On Mon, 24 May 2004 05:46:01 GMT, "Lord Snooty" wrote:

At 8.000 Mhz and a load consisting of 50 ohms carbon 10W 10% in series

with a
capacitance trimmer bank, at an output power level of about 2W, a load
capacitor value of 250 +/- 10pF (-j80 ohms @ 8 MHz) was found to produce a
minimum in the total voltage across the load. Also, as capacitance was
increased over the range 100-700pF, the voltage across the load resistor
increased monotonically.

The latter is easy to explain (it means the source reactance is positive,

and
smaller than +j28.4 ohms), but the former is beyond my ken.

Best,
Andrew


Hi Andrew,

You got me confused too.

Is the "load" the resistor, or the resistor-cap combination when you
measure these voltages?

You describe a voltage minimum across the load for a cap setting of
250pF; but you also maintain that the voltage across the load
increases for the variation in capacitance from 100 to 700pF which
contradicts the first measurement.

Further, the construction of a high power semiconductor does not lend
itself to supporting inductive reactances (the junctions are quite
manifestly capacitive in structure). By specification the device is
characterized as exhibiting 27pF @ 1 MHz (for 28Vdc although there is
not much variation until below 10Vdc).
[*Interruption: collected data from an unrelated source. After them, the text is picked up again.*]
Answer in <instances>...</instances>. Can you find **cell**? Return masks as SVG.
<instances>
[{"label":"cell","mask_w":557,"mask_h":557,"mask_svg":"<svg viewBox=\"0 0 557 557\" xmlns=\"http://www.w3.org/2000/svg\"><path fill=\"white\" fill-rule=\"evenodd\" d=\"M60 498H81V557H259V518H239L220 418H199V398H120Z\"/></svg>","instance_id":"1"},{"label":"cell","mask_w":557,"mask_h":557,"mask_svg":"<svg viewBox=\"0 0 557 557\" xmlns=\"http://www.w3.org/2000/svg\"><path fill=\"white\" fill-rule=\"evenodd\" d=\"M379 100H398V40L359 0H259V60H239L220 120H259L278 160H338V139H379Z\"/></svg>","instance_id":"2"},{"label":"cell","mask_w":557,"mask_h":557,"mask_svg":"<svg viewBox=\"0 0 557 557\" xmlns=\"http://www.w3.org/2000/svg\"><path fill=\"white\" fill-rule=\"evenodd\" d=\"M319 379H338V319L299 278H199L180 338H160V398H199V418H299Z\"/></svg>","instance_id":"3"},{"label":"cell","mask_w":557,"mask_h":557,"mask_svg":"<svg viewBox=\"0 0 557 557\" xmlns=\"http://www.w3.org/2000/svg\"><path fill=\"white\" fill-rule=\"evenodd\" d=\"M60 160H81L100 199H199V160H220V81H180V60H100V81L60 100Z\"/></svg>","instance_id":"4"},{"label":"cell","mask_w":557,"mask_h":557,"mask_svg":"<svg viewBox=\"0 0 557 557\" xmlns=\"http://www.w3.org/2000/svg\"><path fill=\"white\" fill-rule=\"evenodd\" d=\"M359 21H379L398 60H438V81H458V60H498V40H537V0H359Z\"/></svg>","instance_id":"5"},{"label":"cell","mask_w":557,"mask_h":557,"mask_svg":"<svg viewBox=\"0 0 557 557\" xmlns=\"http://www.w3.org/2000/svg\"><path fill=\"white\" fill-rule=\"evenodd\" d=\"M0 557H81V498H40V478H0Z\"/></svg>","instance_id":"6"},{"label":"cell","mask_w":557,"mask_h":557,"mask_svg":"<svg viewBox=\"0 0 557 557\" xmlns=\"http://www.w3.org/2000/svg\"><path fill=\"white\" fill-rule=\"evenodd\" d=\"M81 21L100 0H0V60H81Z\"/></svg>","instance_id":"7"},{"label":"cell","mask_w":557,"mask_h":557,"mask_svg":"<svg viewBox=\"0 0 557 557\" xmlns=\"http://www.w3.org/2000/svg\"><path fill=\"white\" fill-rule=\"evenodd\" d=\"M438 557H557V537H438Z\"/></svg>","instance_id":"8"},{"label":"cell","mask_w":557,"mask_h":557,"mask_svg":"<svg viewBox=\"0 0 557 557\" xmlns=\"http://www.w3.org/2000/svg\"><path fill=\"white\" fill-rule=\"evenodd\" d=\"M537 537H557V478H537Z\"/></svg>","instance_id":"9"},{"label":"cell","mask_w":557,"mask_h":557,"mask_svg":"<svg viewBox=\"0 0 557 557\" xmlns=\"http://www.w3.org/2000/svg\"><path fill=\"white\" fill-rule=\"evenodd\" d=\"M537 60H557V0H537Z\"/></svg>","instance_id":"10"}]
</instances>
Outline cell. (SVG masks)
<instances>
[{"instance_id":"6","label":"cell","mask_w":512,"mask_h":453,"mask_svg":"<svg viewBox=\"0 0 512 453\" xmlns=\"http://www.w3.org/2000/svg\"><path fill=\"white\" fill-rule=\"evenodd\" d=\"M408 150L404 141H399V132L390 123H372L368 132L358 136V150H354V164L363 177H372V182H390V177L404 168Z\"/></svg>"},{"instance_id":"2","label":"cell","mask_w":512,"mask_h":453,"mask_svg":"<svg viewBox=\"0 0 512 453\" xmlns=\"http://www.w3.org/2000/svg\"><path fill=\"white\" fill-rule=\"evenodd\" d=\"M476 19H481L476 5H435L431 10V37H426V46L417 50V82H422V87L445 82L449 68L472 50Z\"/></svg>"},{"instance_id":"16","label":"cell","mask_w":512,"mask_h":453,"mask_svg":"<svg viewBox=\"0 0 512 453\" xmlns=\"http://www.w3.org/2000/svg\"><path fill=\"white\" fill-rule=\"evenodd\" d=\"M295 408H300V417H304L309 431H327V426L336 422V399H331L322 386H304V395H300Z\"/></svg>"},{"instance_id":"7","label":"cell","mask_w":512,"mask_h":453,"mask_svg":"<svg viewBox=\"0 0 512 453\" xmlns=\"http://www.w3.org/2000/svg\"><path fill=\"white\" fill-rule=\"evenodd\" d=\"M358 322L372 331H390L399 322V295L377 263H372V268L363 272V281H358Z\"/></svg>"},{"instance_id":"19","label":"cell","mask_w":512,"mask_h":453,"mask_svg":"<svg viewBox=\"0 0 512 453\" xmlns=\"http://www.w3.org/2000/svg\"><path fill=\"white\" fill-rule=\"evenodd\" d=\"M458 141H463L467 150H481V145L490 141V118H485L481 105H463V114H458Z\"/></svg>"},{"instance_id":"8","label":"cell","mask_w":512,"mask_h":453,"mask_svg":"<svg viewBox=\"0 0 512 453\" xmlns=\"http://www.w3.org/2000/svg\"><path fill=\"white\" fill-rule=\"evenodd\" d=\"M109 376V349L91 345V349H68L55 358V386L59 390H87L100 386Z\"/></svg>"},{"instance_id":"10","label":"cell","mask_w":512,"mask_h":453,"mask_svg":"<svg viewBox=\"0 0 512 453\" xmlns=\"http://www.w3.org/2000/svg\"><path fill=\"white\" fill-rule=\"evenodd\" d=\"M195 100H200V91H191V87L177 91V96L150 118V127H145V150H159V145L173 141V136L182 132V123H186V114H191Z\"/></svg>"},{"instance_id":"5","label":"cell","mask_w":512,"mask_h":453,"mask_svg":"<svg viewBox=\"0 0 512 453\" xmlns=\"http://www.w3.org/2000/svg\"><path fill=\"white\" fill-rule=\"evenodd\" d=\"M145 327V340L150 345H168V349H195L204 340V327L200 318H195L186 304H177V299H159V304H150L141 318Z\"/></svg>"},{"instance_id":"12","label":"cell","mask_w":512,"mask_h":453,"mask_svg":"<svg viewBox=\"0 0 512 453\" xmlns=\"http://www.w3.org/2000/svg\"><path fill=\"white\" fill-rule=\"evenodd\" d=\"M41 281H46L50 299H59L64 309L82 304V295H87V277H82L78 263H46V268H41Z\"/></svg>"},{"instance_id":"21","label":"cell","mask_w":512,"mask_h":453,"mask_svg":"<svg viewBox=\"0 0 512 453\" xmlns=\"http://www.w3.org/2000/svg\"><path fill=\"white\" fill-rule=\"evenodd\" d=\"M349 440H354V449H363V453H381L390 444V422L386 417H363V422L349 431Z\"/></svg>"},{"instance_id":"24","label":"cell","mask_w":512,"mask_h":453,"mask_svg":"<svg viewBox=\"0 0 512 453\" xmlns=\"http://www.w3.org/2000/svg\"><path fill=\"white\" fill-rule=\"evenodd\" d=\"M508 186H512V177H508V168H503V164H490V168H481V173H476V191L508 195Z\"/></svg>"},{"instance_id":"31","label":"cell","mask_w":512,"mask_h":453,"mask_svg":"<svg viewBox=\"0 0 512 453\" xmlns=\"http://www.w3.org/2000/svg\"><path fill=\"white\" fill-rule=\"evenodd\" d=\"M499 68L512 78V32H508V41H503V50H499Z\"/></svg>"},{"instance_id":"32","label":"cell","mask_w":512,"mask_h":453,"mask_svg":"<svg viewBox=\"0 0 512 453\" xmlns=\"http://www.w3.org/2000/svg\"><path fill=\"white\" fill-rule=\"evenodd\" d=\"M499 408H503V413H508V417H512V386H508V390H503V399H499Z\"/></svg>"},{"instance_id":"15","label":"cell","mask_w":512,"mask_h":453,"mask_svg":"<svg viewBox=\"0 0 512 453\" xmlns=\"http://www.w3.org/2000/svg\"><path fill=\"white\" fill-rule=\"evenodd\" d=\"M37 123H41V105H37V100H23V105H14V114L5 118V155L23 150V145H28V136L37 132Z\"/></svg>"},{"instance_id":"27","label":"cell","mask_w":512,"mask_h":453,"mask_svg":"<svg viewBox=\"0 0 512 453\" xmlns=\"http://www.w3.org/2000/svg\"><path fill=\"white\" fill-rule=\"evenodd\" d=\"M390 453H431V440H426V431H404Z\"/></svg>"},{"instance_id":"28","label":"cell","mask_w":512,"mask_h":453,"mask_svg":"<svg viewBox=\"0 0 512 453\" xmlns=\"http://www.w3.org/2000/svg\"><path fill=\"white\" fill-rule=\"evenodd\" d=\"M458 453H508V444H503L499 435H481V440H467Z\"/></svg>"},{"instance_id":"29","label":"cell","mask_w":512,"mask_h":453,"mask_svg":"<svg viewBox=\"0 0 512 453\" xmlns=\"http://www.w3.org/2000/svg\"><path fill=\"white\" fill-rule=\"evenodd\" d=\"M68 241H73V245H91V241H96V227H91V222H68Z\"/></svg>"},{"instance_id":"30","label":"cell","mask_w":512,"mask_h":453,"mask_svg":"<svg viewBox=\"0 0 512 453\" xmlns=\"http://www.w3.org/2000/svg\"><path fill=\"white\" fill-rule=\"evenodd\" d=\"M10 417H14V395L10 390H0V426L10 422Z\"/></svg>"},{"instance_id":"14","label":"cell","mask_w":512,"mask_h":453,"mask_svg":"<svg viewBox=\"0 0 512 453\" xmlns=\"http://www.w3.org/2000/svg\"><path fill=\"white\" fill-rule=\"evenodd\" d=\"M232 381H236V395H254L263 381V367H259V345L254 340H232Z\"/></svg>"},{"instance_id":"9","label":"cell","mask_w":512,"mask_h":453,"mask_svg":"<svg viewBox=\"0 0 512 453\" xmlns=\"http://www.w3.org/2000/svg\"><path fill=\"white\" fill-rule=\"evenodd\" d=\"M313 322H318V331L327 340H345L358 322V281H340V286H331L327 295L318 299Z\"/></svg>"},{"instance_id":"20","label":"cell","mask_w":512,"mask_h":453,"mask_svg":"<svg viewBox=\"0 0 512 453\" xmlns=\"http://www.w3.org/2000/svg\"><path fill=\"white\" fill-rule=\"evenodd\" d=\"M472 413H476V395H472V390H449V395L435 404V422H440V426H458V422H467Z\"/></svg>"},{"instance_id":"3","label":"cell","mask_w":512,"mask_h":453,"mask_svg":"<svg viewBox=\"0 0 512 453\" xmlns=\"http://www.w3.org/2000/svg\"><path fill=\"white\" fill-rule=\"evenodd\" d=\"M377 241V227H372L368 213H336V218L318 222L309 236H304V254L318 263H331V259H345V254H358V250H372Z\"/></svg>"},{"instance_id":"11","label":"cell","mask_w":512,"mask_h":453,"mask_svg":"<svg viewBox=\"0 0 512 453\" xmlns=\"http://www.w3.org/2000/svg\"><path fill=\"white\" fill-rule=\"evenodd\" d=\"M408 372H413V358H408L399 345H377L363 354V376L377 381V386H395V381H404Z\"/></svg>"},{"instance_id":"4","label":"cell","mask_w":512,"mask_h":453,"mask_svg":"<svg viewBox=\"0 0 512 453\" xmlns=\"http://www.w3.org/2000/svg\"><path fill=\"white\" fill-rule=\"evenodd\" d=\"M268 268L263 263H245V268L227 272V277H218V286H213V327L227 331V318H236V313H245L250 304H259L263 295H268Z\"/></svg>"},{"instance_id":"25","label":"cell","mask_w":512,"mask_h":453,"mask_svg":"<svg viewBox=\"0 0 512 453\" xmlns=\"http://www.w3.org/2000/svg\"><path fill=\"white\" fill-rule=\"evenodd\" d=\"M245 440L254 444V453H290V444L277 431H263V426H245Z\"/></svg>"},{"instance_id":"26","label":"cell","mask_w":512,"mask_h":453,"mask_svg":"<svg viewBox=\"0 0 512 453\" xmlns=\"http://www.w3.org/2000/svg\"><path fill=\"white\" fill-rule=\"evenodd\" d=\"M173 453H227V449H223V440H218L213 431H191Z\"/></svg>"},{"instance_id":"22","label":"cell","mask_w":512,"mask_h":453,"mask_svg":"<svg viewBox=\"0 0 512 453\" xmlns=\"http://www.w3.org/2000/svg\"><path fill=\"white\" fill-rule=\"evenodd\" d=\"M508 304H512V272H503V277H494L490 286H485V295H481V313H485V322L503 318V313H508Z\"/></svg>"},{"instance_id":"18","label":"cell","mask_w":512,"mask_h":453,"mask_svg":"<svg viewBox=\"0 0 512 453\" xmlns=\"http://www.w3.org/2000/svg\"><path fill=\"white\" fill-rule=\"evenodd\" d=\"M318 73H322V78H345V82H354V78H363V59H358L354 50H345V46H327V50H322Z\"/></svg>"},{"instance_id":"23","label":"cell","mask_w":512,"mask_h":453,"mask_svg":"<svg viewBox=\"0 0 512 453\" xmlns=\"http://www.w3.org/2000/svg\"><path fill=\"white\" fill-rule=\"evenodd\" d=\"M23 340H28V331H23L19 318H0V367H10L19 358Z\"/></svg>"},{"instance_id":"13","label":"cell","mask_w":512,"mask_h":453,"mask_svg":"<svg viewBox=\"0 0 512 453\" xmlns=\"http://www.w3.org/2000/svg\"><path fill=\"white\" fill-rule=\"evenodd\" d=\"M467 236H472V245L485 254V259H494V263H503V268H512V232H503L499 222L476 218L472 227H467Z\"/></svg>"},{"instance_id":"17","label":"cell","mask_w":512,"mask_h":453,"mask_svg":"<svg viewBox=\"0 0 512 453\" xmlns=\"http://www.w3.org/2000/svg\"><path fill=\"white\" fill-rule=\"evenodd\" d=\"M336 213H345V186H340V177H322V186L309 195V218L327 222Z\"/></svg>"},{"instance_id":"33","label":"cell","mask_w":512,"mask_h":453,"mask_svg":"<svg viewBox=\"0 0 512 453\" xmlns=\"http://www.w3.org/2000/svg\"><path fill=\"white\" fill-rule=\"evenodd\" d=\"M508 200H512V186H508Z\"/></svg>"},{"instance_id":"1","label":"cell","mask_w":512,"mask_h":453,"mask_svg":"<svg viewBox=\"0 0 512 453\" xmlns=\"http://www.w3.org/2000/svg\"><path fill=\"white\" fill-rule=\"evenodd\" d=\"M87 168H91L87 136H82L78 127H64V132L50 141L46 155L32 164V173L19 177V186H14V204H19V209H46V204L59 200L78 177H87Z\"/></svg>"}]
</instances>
There are a world of other
variables to consider, but none portray inductance within the device.
This alone should provoke you to re-examine your premise.

73's
Richard Clark, KB7QHC


To clarify
a) "Load" in my context means "load resistor (r) and load capacitor (reactance
jx) in series"
b) The output transistor feeds to the output port through an inductor. One
would therefore expect X, the source reactance, to be positive.